Can you turn the stretch of the entries that starts at the line containing "In order from nearest to furthest, how do" and ends at the line containing "5. (x=85, y=167)" into a JSON list of strings, with each line as its own string, both of those lines included and blank lines omitted?
>> Begin
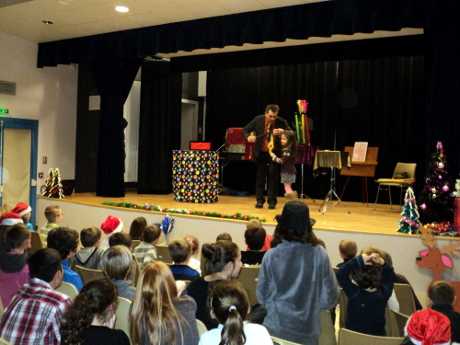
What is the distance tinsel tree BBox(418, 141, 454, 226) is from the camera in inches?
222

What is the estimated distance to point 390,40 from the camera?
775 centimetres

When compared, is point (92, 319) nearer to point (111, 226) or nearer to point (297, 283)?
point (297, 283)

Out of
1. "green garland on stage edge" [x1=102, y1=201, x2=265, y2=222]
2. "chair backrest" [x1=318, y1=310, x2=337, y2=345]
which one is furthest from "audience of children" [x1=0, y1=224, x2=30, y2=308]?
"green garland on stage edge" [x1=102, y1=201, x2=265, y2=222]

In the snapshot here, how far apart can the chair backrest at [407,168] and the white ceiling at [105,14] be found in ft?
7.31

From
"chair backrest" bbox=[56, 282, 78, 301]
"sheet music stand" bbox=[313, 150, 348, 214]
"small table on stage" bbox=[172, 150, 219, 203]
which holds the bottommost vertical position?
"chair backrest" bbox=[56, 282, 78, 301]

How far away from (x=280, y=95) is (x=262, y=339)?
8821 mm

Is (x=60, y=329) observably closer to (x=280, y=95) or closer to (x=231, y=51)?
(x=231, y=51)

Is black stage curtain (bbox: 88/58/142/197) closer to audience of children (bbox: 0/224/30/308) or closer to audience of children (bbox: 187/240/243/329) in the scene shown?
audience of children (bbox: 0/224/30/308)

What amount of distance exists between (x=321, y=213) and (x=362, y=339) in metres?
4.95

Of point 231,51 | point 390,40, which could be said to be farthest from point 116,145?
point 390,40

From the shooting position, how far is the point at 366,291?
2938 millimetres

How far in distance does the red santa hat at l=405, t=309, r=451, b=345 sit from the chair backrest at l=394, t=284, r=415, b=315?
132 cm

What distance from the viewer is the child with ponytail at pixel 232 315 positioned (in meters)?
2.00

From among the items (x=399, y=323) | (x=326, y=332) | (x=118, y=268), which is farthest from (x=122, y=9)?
>> End
>> Begin
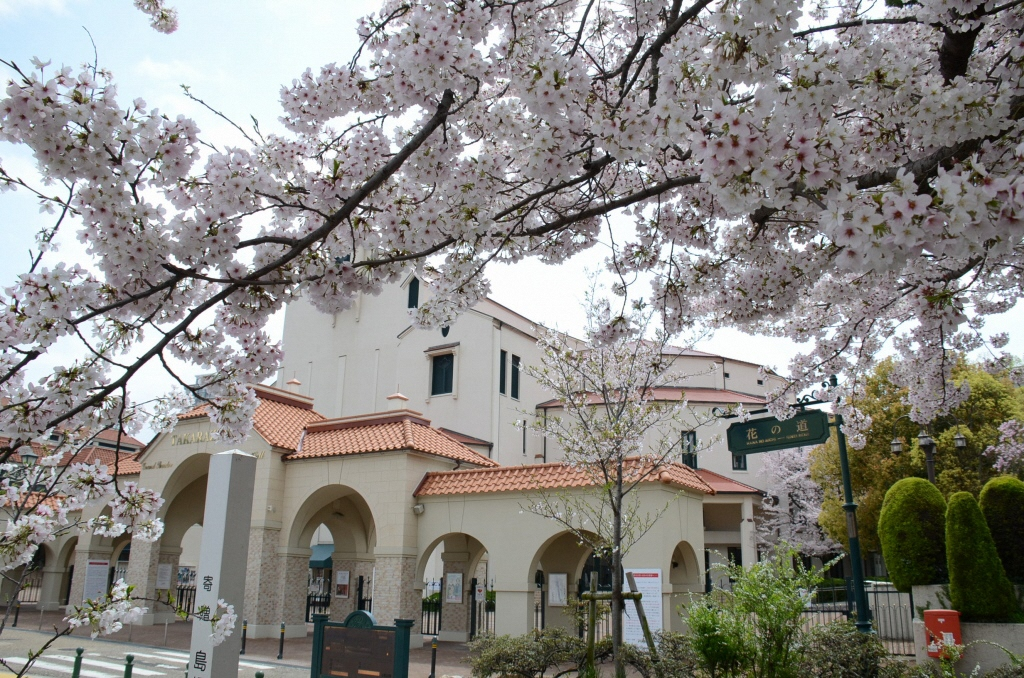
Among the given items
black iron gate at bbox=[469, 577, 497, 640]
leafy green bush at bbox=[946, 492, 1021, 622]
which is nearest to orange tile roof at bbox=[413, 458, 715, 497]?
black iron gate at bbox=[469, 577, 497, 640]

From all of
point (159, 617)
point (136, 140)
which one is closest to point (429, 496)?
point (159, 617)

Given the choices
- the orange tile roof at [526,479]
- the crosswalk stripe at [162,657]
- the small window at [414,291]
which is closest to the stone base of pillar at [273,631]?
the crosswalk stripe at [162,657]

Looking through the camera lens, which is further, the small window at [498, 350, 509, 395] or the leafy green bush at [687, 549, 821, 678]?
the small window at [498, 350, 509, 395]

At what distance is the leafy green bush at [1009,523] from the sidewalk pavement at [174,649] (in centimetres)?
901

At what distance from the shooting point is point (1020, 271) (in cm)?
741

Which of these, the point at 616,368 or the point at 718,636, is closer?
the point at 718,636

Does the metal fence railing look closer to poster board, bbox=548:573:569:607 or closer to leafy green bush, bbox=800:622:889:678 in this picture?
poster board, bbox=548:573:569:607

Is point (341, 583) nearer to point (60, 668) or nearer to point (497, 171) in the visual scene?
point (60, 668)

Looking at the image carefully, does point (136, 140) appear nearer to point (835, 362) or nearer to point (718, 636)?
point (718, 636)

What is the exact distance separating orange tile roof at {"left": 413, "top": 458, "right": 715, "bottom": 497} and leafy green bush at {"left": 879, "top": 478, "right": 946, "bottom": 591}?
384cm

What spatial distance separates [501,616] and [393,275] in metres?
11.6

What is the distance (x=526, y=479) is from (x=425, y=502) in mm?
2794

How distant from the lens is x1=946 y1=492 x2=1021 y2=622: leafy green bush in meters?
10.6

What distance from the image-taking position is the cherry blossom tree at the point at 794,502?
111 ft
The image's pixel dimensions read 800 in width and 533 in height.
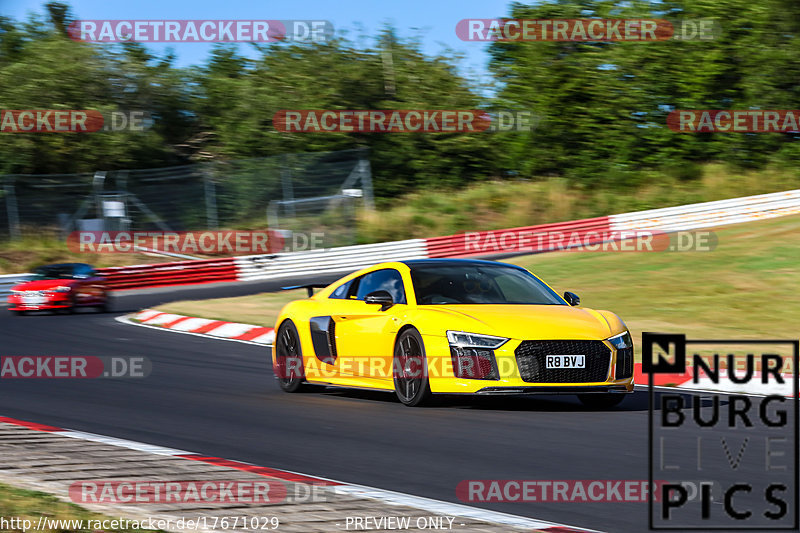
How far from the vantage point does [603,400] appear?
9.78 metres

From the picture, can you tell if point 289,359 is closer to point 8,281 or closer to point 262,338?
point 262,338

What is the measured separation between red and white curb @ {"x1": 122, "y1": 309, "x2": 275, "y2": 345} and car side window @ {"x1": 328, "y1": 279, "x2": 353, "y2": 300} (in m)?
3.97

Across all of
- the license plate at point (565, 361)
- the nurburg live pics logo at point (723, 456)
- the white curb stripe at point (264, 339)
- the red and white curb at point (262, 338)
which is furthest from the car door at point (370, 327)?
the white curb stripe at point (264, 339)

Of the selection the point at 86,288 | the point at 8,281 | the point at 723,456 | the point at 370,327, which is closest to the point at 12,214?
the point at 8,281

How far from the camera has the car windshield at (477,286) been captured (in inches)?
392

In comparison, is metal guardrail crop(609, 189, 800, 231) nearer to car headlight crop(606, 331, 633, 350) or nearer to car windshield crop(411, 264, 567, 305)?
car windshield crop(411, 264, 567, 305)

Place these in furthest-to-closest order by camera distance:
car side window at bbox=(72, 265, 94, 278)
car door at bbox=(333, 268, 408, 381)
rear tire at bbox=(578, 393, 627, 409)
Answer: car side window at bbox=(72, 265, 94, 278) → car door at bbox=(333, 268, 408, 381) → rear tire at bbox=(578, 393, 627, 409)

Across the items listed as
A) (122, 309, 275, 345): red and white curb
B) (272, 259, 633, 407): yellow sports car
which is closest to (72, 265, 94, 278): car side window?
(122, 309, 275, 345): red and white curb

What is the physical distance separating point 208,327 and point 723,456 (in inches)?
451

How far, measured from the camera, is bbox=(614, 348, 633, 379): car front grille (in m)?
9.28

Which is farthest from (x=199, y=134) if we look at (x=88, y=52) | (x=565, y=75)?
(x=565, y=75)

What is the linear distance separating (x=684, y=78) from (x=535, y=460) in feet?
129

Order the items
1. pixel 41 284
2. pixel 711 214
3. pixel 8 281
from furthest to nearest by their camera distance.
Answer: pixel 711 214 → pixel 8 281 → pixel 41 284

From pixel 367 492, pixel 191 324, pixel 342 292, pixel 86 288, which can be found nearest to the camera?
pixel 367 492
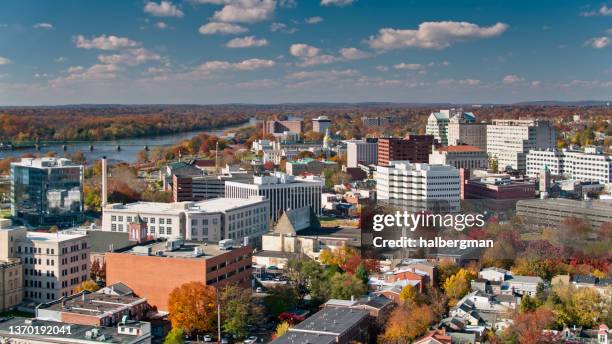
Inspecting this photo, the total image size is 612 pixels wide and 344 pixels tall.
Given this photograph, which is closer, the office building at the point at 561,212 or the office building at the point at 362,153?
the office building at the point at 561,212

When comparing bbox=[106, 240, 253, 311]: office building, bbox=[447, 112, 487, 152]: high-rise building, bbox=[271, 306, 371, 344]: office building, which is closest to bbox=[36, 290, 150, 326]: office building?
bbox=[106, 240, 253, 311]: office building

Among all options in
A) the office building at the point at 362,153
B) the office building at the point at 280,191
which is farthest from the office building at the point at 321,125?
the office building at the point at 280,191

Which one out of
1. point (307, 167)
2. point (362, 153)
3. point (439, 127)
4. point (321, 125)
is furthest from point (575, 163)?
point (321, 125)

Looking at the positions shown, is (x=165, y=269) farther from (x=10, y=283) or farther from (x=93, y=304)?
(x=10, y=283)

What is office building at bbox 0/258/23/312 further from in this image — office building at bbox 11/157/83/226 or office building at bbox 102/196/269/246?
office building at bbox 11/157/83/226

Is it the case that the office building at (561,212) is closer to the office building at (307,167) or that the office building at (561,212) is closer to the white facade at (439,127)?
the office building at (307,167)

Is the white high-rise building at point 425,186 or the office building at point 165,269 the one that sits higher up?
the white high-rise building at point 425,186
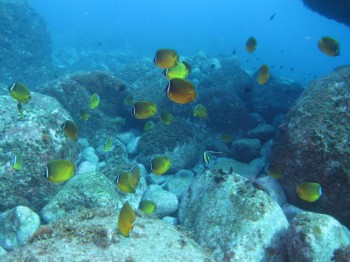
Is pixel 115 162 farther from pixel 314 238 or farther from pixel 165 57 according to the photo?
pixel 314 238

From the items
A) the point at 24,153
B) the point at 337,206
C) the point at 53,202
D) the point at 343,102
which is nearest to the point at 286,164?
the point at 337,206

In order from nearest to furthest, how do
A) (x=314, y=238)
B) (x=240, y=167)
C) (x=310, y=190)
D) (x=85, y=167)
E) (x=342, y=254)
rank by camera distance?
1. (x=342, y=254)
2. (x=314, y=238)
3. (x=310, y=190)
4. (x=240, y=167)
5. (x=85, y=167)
>> End
## Answer to this task:
[
  "In order from nearest to furthest, how do",
  "A) (x=314, y=238)",
  "B) (x=240, y=167)",
  "C) (x=310, y=190)",
  "D) (x=85, y=167)",
  "E) (x=342, y=254)",
  "rank by camera distance?",
  "1. (x=342, y=254)",
  "2. (x=314, y=238)",
  "3. (x=310, y=190)",
  "4. (x=240, y=167)",
  "5. (x=85, y=167)"
]